Work required >>
Return the whole listing below word for word, leaving out the pictures.

── Records to use ──

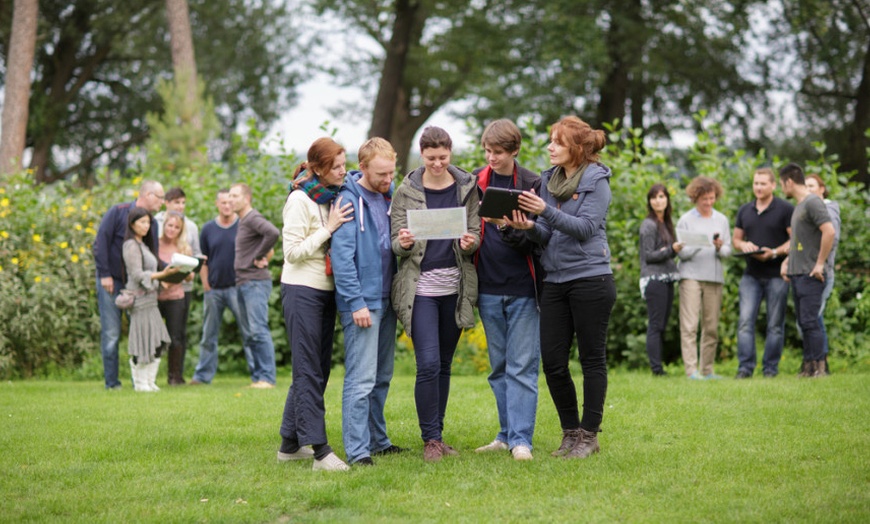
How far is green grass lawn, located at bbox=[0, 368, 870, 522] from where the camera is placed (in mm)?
4906

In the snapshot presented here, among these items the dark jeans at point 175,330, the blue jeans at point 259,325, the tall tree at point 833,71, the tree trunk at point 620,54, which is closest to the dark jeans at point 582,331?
Answer: the blue jeans at point 259,325

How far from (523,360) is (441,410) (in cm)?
68

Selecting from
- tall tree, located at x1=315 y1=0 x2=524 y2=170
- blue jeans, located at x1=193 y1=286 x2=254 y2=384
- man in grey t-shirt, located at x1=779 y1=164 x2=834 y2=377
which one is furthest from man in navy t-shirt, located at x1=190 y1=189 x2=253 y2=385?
tall tree, located at x1=315 y1=0 x2=524 y2=170

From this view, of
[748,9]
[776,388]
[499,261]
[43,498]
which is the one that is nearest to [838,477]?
[499,261]

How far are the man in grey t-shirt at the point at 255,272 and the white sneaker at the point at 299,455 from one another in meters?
3.85

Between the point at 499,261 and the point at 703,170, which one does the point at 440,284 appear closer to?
the point at 499,261

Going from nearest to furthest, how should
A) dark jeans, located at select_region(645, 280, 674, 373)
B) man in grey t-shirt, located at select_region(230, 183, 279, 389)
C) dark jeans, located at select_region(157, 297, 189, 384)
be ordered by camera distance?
man in grey t-shirt, located at select_region(230, 183, 279, 389)
dark jeans, located at select_region(645, 280, 674, 373)
dark jeans, located at select_region(157, 297, 189, 384)

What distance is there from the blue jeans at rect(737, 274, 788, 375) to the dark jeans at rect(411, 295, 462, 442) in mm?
5066

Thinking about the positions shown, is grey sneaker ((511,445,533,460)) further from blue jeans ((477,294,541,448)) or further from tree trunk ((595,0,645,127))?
tree trunk ((595,0,645,127))

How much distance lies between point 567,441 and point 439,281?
1317 millimetres

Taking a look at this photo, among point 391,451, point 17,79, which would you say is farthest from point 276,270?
point 17,79

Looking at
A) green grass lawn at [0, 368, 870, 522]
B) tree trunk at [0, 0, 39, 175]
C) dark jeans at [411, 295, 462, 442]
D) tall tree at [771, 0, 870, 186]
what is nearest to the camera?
green grass lawn at [0, 368, 870, 522]

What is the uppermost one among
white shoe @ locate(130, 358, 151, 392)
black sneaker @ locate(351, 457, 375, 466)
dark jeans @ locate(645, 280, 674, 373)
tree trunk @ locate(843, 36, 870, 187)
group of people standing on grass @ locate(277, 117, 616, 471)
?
tree trunk @ locate(843, 36, 870, 187)

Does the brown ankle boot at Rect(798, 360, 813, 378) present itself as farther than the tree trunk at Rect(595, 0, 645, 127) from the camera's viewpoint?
No
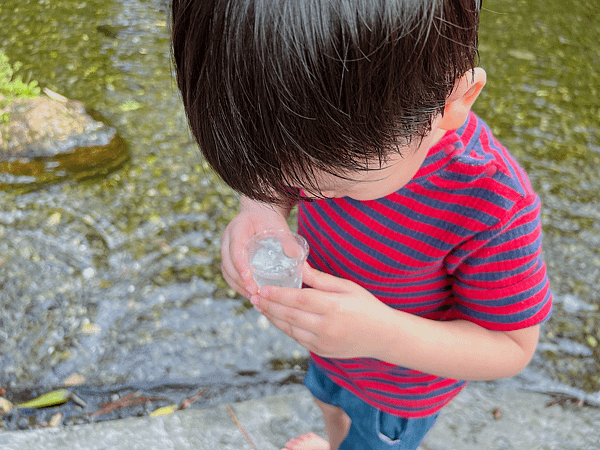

───

The output >>
How far is green grass lawn, located at bbox=[0, 368, 870, 522] from where the camera is placed (in mm)?
4906

In the snapshot presented here, among these items the dark jeans at point 175,330, the blue jeans at point 259,325, the tall tree at point 833,71, the tree trunk at point 620,54, which is closest to the dark jeans at point 582,331?
Answer: the blue jeans at point 259,325

How far from (523,360) is (441,410) (in cm)?
68

Selecting from
- tall tree, located at x1=315 y1=0 x2=524 y2=170
- blue jeans, located at x1=193 y1=286 x2=254 y2=384
- man in grey t-shirt, located at x1=779 y1=164 x2=834 y2=377
which one is furthest from man in navy t-shirt, located at x1=190 y1=189 x2=253 y2=385?
tall tree, located at x1=315 y1=0 x2=524 y2=170

From this view, of
[748,9]
[776,388]
[499,261]
[43,498]
which is the one that is nearest to [838,477]?
[499,261]

How far are the man in grey t-shirt at the point at 255,272 and the white sneaker at the point at 299,455 from one another in meters?
3.85

Between the point at 499,261 and the point at 703,170, which one does the point at 440,284 appear closer to?
the point at 499,261

Going from nearest to furthest, how should
A) dark jeans, located at select_region(645, 280, 674, 373)
B) man in grey t-shirt, located at select_region(230, 183, 279, 389)
C) dark jeans, located at select_region(157, 297, 189, 384)
be ordered by camera distance?
man in grey t-shirt, located at select_region(230, 183, 279, 389)
dark jeans, located at select_region(645, 280, 674, 373)
dark jeans, located at select_region(157, 297, 189, 384)

What distance is there from the blue jeans at rect(737, 274, 788, 375) to the dark jeans at rect(411, 295, 462, 442) in mm?
5066

Thinking about the positions shown, is grey sneaker ((511,445,533,460)) further from blue jeans ((477,294,541,448)) or further from tree trunk ((595,0,645,127))?
tree trunk ((595,0,645,127))

How much distance lies between point 567,441 and point 439,281?
1317 millimetres

Taking a look at this photo, among point 391,451, point 17,79, which would you say is farthest from point 276,270?
point 17,79

Looking at
A) green grass lawn at [0, 368, 870, 522]
B) tree trunk at [0, 0, 39, 175]
C) dark jeans at [411, 295, 462, 442]
D) tall tree at [771, 0, 870, 186]
what is nearest to the camera?
green grass lawn at [0, 368, 870, 522]

What is the uppermost one among
white shoe @ locate(130, 358, 151, 392)
black sneaker @ locate(351, 457, 375, 466)
dark jeans @ locate(645, 280, 674, 373)
tree trunk @ locate(843, 36, 870, 187)
group of people standing on grass @ locate(277, 117, 616, 471)
?
tree trunk @ locate(843, 36, 870, 187)

Does the brown ankle boot at Rect(798, 360, 813, 378) present itself as farther than the tree trunk at Rect(595, 0, 645, 127) from the camera's viewpoint?
No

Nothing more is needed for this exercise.